La Scandinavie constitue notre plus grande sur-exposition géographique aujourd’hui. Elle représente 25% du portefeuille.

Depuis la crise de 2008, nous avons continuellement réduit notre exposition à la zone euro. Nous avons 28% des encours positionnés sur des valeurs de la zone euro contre 50% pour le benchmark. Nous n’avons quasiment pas d’Italie, ni d’Espagne, essentiellement pour des considérations de volatilité.

En revanche, nous sommes quelque peu surpondérés sur les valeurs britanniques, 27,5% contre 25,9% pour l’indice de référence. Les sociétés que nous avons en portefeuille ont une dimension très internationale et présentent une valorisation intéressante avec une volatilité modérée.

Quel a été le comportement du fonds en 2018 ?

Le fonds avait bien entamé l’année. Il a plutôt bien résisté jusqu’en septembre date à laquelle il a commencé à témoigner des signes de sous-performance relative, en particulier lors de la correction des marchés en octobre. L’ensemble des facteurs qui déterminent notre allocation ont mal fonctionné à ce moment-là. Dans la configuration atypique qui a prévalu, certaines sociétés détenues dans le fonds ont été lourdement sanctionnées.

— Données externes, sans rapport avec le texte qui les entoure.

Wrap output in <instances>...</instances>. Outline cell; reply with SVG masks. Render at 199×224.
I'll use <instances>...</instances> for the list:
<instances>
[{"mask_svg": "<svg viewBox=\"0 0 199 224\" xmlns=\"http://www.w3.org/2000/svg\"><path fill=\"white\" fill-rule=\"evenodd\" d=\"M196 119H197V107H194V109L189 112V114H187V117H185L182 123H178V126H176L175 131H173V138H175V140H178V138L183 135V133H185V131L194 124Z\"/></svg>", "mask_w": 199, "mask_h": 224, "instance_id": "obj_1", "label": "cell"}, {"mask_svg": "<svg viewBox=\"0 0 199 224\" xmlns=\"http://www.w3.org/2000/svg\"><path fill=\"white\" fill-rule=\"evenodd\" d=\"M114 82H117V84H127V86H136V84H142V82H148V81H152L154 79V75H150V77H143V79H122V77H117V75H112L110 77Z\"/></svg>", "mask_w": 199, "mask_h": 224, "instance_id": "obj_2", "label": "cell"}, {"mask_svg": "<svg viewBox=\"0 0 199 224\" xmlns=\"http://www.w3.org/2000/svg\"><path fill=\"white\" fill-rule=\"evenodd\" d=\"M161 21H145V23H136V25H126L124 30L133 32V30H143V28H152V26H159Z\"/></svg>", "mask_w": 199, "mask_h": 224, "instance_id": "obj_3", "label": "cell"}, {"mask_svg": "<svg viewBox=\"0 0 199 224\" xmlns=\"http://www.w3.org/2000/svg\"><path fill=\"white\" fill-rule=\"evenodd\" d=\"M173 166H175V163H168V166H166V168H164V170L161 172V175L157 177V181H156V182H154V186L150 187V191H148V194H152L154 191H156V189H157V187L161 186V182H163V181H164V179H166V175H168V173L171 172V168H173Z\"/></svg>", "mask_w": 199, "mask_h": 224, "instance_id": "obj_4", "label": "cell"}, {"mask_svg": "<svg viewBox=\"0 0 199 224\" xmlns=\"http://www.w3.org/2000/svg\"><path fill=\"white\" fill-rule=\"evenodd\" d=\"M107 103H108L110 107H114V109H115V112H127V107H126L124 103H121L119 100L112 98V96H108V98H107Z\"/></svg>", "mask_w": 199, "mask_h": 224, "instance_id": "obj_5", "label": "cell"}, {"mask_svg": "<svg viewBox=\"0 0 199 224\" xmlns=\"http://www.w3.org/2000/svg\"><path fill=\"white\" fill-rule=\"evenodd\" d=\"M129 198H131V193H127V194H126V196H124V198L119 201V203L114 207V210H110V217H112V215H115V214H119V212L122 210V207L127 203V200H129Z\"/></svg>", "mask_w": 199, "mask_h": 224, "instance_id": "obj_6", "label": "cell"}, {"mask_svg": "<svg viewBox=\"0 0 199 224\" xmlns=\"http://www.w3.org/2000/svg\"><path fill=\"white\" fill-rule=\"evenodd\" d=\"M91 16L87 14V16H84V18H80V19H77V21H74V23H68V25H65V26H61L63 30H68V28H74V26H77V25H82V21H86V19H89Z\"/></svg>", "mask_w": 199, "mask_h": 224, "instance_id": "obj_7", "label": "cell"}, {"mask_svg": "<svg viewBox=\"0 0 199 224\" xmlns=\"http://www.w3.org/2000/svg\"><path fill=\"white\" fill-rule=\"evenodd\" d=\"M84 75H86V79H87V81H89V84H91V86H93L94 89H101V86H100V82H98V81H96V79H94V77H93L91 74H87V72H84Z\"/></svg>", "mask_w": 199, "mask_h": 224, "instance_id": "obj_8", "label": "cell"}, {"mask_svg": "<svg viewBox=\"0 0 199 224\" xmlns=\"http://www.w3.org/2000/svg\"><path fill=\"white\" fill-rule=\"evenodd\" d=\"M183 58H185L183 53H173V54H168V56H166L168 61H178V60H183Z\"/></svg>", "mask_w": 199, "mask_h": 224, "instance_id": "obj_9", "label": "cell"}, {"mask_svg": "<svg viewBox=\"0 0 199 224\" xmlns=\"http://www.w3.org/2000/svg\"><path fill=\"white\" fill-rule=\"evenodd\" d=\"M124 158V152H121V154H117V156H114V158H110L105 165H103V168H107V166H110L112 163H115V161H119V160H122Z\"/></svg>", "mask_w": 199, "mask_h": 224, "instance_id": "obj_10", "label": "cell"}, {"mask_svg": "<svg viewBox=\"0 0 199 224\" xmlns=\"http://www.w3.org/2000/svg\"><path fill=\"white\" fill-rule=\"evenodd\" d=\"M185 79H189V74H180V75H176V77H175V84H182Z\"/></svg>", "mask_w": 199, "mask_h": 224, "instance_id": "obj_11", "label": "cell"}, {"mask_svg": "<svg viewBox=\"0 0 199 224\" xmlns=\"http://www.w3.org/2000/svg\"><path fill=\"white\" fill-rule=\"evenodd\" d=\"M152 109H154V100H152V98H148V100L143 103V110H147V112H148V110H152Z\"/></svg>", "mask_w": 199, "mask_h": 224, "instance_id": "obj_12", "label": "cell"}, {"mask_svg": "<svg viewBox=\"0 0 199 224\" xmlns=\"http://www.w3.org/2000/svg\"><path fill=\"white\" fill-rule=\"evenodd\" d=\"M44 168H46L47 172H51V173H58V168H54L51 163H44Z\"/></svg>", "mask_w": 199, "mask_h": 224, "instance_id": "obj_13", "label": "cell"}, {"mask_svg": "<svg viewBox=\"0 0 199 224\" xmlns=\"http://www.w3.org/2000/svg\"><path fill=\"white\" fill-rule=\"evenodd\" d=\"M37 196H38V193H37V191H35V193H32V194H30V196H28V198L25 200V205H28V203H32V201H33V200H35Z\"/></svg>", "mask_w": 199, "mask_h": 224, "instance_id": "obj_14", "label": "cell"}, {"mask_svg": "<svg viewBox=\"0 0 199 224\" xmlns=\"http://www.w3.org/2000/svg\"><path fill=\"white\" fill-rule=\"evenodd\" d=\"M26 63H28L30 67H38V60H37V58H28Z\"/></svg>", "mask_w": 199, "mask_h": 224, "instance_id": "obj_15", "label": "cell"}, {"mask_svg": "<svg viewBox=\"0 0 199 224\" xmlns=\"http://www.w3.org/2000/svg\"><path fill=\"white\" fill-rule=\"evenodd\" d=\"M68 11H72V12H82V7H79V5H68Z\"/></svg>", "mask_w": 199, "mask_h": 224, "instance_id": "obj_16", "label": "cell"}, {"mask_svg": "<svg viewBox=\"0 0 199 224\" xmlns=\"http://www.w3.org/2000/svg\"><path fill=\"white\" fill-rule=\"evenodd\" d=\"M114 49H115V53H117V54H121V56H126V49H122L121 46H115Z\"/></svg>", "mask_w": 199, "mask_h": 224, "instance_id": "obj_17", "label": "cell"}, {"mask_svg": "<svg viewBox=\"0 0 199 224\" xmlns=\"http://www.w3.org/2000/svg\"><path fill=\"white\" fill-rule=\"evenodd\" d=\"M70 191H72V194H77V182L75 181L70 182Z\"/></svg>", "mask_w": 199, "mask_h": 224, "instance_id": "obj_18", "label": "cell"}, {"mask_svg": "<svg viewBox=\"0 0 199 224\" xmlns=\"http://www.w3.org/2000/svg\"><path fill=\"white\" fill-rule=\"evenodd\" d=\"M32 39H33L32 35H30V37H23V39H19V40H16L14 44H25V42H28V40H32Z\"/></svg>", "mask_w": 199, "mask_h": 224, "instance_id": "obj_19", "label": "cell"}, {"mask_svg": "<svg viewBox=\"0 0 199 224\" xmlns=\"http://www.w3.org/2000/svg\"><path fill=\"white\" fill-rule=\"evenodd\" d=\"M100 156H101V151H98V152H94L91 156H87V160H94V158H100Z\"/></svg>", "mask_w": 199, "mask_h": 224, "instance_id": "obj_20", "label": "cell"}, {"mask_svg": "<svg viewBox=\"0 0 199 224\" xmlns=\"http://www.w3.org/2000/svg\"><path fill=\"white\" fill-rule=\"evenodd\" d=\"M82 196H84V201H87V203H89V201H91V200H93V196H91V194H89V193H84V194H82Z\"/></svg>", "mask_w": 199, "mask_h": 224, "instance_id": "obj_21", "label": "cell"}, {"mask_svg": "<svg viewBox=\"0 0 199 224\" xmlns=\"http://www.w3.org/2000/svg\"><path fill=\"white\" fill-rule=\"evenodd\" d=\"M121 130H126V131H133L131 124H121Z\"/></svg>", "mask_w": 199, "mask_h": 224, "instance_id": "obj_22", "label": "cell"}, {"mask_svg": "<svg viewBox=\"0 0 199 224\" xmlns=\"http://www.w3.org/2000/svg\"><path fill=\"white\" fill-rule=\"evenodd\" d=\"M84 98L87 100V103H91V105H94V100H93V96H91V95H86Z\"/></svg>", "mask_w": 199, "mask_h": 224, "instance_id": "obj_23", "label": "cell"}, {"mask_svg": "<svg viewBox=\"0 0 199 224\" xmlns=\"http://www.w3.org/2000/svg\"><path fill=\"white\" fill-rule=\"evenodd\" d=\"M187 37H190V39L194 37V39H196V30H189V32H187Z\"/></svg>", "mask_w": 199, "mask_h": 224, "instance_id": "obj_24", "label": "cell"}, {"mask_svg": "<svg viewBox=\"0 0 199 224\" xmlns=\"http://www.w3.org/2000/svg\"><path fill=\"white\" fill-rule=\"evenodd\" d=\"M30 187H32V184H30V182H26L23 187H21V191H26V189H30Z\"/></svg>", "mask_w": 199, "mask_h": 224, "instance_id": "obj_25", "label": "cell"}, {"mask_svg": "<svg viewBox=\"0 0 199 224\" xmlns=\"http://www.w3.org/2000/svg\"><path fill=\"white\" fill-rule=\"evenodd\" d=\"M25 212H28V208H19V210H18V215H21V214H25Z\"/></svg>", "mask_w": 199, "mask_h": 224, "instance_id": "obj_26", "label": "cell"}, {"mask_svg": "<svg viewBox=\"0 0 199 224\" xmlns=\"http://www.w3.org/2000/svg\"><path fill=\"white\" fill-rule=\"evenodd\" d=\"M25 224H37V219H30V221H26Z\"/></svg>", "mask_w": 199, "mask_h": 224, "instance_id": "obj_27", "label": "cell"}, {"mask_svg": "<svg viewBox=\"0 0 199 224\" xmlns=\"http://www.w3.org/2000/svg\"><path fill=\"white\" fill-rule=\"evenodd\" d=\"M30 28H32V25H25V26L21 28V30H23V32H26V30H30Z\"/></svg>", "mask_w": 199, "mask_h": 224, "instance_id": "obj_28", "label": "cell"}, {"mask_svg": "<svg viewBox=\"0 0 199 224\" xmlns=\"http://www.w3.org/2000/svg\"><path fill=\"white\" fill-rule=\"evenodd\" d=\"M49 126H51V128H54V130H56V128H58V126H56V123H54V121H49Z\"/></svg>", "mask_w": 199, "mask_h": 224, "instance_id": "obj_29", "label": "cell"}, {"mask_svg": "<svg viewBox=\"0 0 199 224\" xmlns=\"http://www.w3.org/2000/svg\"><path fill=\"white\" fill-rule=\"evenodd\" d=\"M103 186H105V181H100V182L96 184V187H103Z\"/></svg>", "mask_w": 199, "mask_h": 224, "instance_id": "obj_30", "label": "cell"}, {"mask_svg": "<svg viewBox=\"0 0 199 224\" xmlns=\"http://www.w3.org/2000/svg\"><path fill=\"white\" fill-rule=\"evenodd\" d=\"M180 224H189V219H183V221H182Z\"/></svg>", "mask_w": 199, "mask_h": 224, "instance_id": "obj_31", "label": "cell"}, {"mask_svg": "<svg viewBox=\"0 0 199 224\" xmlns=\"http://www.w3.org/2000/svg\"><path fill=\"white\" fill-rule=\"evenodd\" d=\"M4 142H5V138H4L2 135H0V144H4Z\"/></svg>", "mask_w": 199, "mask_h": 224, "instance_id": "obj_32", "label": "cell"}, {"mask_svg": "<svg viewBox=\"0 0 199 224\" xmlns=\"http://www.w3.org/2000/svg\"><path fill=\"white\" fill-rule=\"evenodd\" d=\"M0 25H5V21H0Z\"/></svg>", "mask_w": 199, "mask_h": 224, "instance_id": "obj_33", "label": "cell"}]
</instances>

En conséquence l’année 2018 s’est conclue avec un bilan contrasté pour le fonds.
Ceci étant, nous avons déjà vécu des phases de sous-performance par le passé, par exemple en 2003 ou 2009. A chaque fois, la tendance s’est inversée sur les années suivantes. Ainsi les années 2004, ou 2010 se sont caractérisées par de très bons track record.

Nous sommes confiants sur le fait qu’avec le processus d’investissement systématique que nous avons mis en place nous serons en mesure de manœuvrer dans l’environnement difficile que nous connaissons.

Il est à retenir, par ailleurs, que nous avons une vue de long terme. Nous évitons de céder aux phénomènes de mode. Aussi, nous préférons les critères stables dans le temps comme le rendement des flux de trésorerie et le rendement des bénéfices (pour le facteur Value) aux critères qui fonctionnent seulement dans certaines configurations ponctuelles pendant un laps de temps donné comme le rendement des dividendes et le rendement comptable.

Sur cinq ans, à fin octobre, le fonds a délivré une performance de plus de 6% contre 4% pour l’indice.

Structurellement, votre approche cherche à réduire la volatilité. L’année dernière, la volatilité réalisée s’est avérée être a posteriori proche de celle de l’indice alors que l’analyse a priori concluait à une volatilité moindre. Comment l’expliquez-vous ?

En effet, le beta s’est situé autour de 0.90/1 ex-post, notre fourchette historique étant de 0,70/0,90
Nous pouvons l’expliquer par deux faits. D’une part, le niveau de volatilité de l’indice a été relativement faible.
Ensuite, les sociétés qui se sont caractérisées par une plus faible volatilité avaient concomitamment une valorisation bien trop élevée.

Il est peu probable que cette configuration se répète cette année. La volatilité du marché devrait prendre de l’ampleur au cours des mois à venir. En conséquence, l’écart avec la volatilité du fonds devrait se creuser.

Comment pressentez-vous cette année 2019 ?

Les investisseurs devraient continuer à être préoccupés par les incertitudes qui planent sur les marchés.
Cette inquiétude laisse place à des biais comportementaux et à des anomalies que nous chercherons à exploiter.